The new program emulates the emergency one put in place to protect jobs during the pandemic lockdown. Companies have filed requests for furlough aid for more than 13 million workers.
If unions and business agree on a reduction of working time in exchange for job security, the government will pay 85% of furlough costs for as long as two years, an official at the Elysee Palace said. That subsidy will drop slightly to 80% for deals signed after October 1.
During the idled time, the government will also finance as much as 80% of the cost of training.
“This new furlough program offers an alternative to downsizing and allows companies to retain as many jobs as possible,” Labour Minister Muriel Penicaud said in Europe 1 radio interview.
The Elysee official said the obligation for a deal with unions would stop companies abusing the long-term system, which is designed to help struggling sectors including tourism and the automotive and aviation industries.
The state will also have to sign off on the deals, which can’t reduce working hours by more than 40%. France will also copy Germany’s much-lauded Kurzarbeit system and introduce a new standard furlough, though the terms on that will be far less generous.

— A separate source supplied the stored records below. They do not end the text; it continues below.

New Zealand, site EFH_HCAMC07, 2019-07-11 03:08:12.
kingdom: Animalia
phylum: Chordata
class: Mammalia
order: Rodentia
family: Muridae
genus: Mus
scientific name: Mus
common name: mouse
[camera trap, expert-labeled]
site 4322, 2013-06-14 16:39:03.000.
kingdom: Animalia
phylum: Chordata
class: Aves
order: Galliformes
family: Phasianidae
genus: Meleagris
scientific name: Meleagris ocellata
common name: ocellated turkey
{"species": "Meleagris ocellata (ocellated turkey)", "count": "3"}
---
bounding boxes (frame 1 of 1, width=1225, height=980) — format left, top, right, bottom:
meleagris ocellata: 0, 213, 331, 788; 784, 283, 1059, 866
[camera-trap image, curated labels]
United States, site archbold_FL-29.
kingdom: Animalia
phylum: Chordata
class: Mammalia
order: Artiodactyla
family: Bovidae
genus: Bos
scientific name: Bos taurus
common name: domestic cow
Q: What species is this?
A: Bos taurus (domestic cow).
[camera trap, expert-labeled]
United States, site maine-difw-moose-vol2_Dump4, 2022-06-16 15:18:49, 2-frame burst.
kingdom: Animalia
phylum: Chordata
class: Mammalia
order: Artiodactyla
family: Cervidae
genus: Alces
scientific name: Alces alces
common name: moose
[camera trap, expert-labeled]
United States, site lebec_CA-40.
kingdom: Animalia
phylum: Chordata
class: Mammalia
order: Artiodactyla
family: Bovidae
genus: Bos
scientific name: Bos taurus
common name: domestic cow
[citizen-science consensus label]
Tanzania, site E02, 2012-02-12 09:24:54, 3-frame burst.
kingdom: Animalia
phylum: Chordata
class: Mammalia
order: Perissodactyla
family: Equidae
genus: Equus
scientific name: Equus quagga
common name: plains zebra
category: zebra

The wage subsidy will be lower and workers can only be on it for six-month periods.
The extension of the key crisis-fighting tools comes as European governments figure out how to adapt vast emergency measures put in place to protect businesses and jobs during lockdowns.
The problem now is that the economy won’t quickly return to pre-crisis levels, so support can’t be withdrawn too quickly. On the other hand, if the money flows for too long, it may end up wasted on supporting jobs that are no longer viable in the post-virus economy, and prevent workers from retraining for better employment.